* Aim of the task: Take the line that contains "How far is green" as the first and the last line of the material as the final one; set down exactly the lines in that span.

====== Entries supplied

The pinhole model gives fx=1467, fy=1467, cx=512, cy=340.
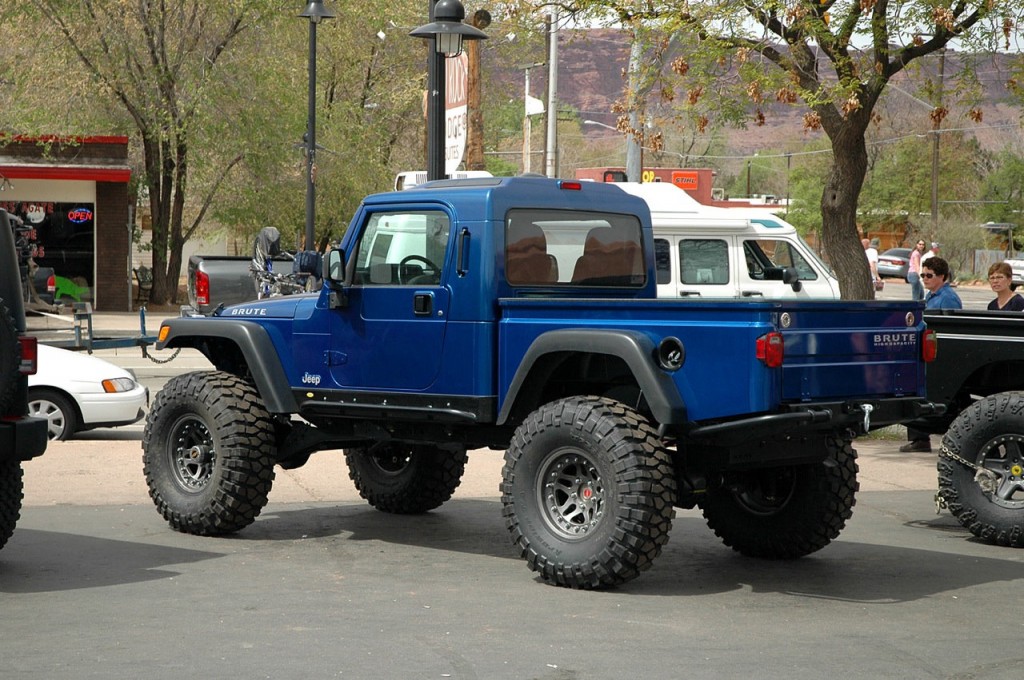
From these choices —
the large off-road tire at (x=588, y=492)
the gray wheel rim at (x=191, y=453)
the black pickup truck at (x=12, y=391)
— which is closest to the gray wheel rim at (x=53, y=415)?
the gray wheel rim at (x=191, y=453)

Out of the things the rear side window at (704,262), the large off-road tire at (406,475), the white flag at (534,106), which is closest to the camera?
the large off-road tire at (406,475)

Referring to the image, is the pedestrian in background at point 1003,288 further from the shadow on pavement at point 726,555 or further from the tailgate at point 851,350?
the tailgate at point 851,350

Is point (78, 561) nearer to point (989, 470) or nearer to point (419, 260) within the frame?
point (419, 260)

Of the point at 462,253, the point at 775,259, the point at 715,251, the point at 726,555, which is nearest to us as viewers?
the point at 462,253

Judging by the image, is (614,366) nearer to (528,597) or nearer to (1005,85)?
(528,597)

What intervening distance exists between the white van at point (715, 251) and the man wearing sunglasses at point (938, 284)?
3546 mm

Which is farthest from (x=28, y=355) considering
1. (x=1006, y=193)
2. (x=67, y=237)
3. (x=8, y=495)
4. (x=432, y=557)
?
(x=1006, y=193)

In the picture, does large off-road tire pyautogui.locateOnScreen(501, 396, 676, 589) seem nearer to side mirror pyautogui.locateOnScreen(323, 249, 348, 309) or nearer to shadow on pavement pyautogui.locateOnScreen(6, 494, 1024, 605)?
shadow on pavement pyautogui.locateOnScreen(6, 494, 1024, 605)

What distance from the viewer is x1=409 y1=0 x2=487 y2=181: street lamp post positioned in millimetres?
14000

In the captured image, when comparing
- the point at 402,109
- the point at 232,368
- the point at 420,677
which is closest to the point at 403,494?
the point at 232,368

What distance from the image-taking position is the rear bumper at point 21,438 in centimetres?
768

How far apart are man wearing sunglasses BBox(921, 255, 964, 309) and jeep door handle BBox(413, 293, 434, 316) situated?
5918 millimetres

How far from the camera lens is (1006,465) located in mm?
9320

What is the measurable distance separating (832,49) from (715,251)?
3.39m
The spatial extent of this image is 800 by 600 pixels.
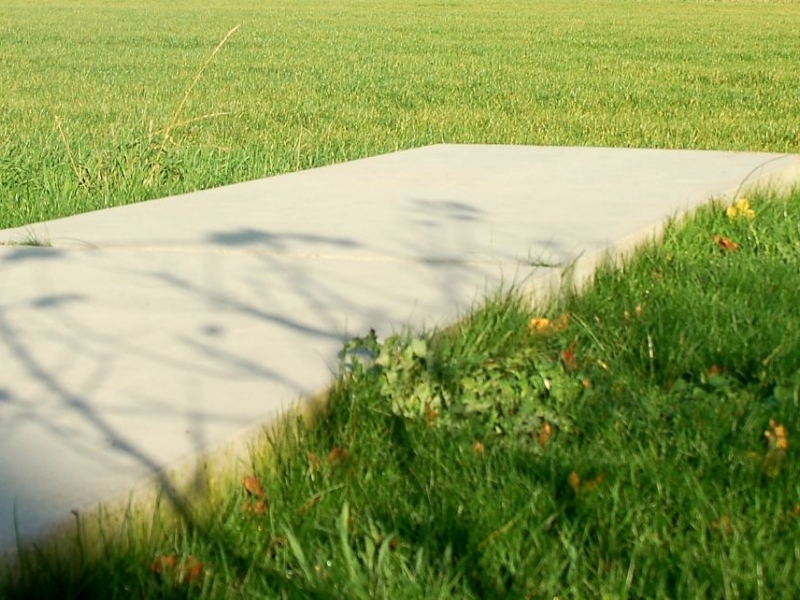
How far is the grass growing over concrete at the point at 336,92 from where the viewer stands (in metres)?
6.47

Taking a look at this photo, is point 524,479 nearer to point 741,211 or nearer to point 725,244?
point 725,244

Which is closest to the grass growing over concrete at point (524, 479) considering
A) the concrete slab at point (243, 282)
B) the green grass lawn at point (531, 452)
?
the green grass lawn at point (531, 452)

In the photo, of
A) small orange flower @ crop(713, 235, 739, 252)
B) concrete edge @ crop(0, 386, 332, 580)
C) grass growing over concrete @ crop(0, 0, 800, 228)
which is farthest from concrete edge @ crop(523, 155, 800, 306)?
grass growing over concrete @ crop(0, 0, 800, 228)

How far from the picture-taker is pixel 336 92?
13094 millimetres

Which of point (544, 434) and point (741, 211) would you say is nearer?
point (544, 434)

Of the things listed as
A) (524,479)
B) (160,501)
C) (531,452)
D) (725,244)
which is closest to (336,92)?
(725,244)

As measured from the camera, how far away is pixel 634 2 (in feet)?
123

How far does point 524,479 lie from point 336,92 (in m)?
10.9

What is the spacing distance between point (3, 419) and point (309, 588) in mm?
734

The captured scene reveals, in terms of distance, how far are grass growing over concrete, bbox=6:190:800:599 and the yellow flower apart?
4.61 ft

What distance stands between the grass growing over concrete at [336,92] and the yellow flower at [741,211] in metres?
2.35

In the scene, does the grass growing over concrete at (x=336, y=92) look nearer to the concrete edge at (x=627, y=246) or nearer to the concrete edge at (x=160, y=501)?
the concrete edge at (x=627, y=246)

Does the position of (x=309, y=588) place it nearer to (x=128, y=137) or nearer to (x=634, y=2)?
(x=128, y=137)

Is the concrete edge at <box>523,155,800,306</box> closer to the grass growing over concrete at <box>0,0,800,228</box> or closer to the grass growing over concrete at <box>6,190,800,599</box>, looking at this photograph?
the grass growing over concrete at <box>6,190,800,599</box>
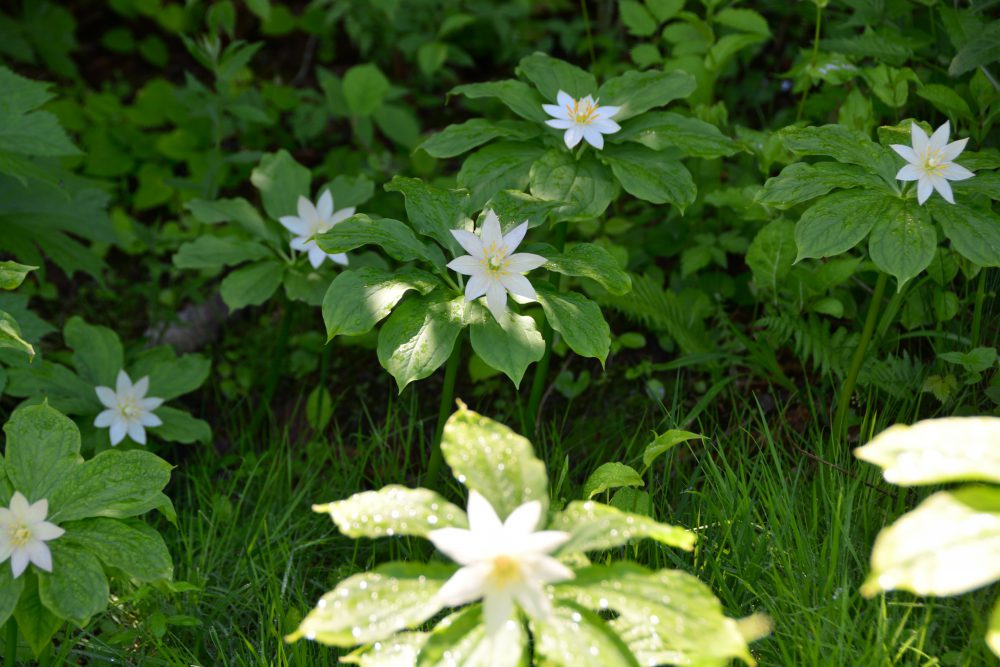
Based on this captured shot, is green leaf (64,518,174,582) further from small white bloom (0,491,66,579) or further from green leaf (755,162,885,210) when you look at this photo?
green leaf (755,162,885,210)

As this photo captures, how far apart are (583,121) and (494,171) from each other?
0.24m

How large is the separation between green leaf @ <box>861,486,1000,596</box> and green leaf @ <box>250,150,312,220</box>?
6.08ft

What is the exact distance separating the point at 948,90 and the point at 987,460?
1338mm

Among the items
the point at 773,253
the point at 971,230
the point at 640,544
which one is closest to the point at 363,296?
the point at 640,544

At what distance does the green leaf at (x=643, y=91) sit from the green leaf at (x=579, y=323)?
557 millimetres

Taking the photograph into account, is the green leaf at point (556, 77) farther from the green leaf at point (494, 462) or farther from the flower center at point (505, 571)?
the flower center at point (505, 571)

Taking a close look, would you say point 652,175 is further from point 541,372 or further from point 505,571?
point 505,571

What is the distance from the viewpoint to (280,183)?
2674 millimetres

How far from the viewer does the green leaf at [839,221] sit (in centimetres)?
197

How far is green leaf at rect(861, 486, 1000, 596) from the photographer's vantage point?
129 cm

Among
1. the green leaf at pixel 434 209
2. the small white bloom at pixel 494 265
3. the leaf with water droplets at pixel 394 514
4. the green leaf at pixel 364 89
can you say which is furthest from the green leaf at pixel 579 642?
the green leaf at pixel 364 89

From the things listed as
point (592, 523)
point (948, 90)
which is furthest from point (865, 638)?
point (948, 90)

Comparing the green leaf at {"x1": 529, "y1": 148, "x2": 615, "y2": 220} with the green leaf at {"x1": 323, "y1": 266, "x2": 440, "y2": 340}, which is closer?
the green leaf at {"x1": 323, "y1": 266, "x2": 440, "y2": 340}

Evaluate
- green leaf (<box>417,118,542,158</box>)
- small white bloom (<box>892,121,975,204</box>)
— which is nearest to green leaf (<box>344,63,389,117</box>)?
green leaf (<box>417,118,542,158</box>)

============

* Task result:
How far is green leaf at rect(861, 486, 1000, 596) from the photographer's vantage point?
129 cm

Among
1. the green leaf at pixel 434 209
2. the small white bloom at pixel 494 265
3. the leaf with water droplets at pixel 394 514
4. the green leaf at pixel 364 89
can you say which is furthest from the green leaf at pixel 579 642?
the green leaf at pixel 364 89

From the things listed as
point (592, 523)
point (948, 90)
which is furthest from point (865, 638)?
point (948, 90)

Comparing the green leaf at {"x1": 529, "y1": 148, "x2": 615, "y2": 220} with the green leaf at {"x1": 323, "y1": 266, "x2": 440, "y2": 340}, which is closer?
the green leaf at {"x1": 323, "y1": 266, "x2": 440, "y2": 340}

Evaluate
- green leaf (<box>417,118,542,158</box>)
- small white bloom (<box>892,121,975,204</box>)
— which is nearest to green leaf (<box>344,63,389,117</box>)?
green leaf (<box>417,118,542,158</box>)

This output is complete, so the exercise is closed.